4. Payments and e-commerce
Until this point, blockchain has been most widely known as a secure and trusted system for tracking transactions and ownership of crypto-currencies like Bitcoin.
Blockchain not only makes it possible for retailers to accept crypto-currency payments which brings advantages within cross-border payments and micro-payments, but the digital records created will streamline the returns and refunds process. And using smart contracts with blockchain could also mean instant payments, automated refunds and more.
Several global companies are leading the path, having adapted their systems to process Bitcoin transactions. This includes online travel giant Expedia and e-commerce platform Shopify.

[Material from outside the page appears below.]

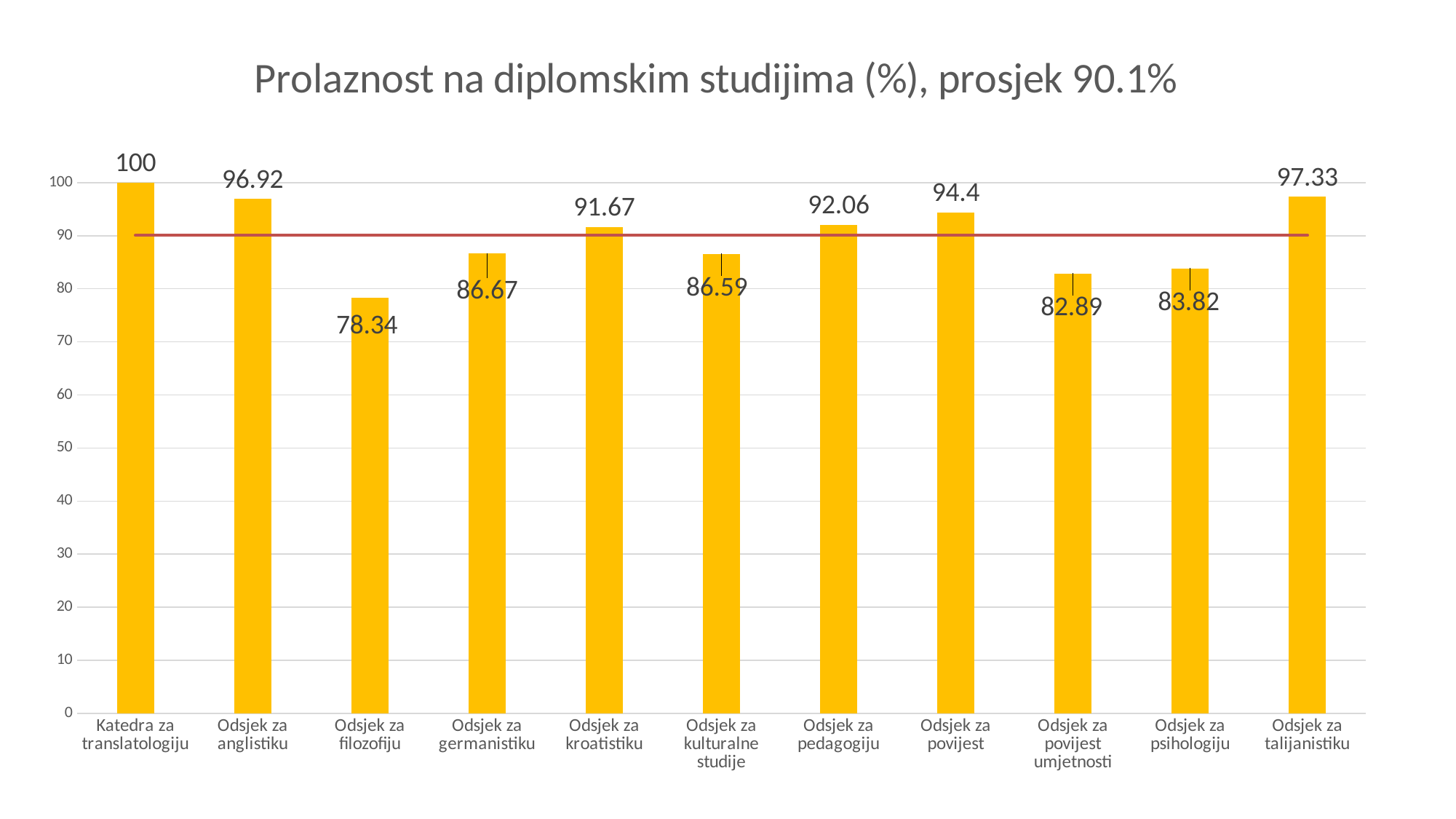
What is the title of the chart? Prolaznost na diplomskim studijima (%), prosjek 90.1% What is the value for Odsjek za filozofiju? 78.34 Which category has the lowest value? Odsjek za filozofiju What kind of chart is shown on the slide? bar chart Which is larger, the value for Odsjek za anglistiku or the value for Odsjek za kroatistiku? Odsjek za anglistiku What is the value for Odsjek za psihologiju? 83.82 How many categories are shown on the x axis? 11 What is the difference between the values for Odsjek za povijest and Odsjek za pedagogiju? 2.34 Is the value for Odsjek za povijest umjetnosti greater or less than 90? less What is the difference between the values for Katedra za translatologiju and Odsjek za filozofiju? 21.66 Which category has the highest value? Katedra za translatologiju What is the value for Odsjek za povijest? 94.4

5. Protecting consumer privacy
Our current system sees consumers giving personal data to every company they interact with, from identity to bank details to health records. Each company subsequently stores the data in their own siloed database, with each silo acting as a potential point of failure. Firms have received reams of negative press following hacking breaches and data loss, leading to plummeting brand perception and consumer trust.
If successfully adapted to be private, blockchain could be used to store this information in a single, decentralized, unhackable ledger – accessible only to those with the correct private cryptographic key. Consumers would even be able to control what level of information they chose to share with retailers.
Will blockchain affect retail event scheduling?
As the world’s leading event scheduling software provider, we believe blockchain could offer retail significant advantages to your loyalty schemes and view of your customers.
Blockchain makes it easier to confirm consumer or employee identity for security reasons. If this data were fed into our event scheduling software, your customer experience would be slicker, quicker, and frictionless. With aggregated data, not only would identifying the right events for the right customers become easier, your customer service or sales team would be fully equipped with all the information needed for their role, from contact history to recommended incentives.
Ideally, our event scheduling software would feed granular information straight into your CRM program to build increasingly detailed profiles of your customers. Even better, the accessible nature of blockchain means it would be updated instantly and accessible by all departments that needed it.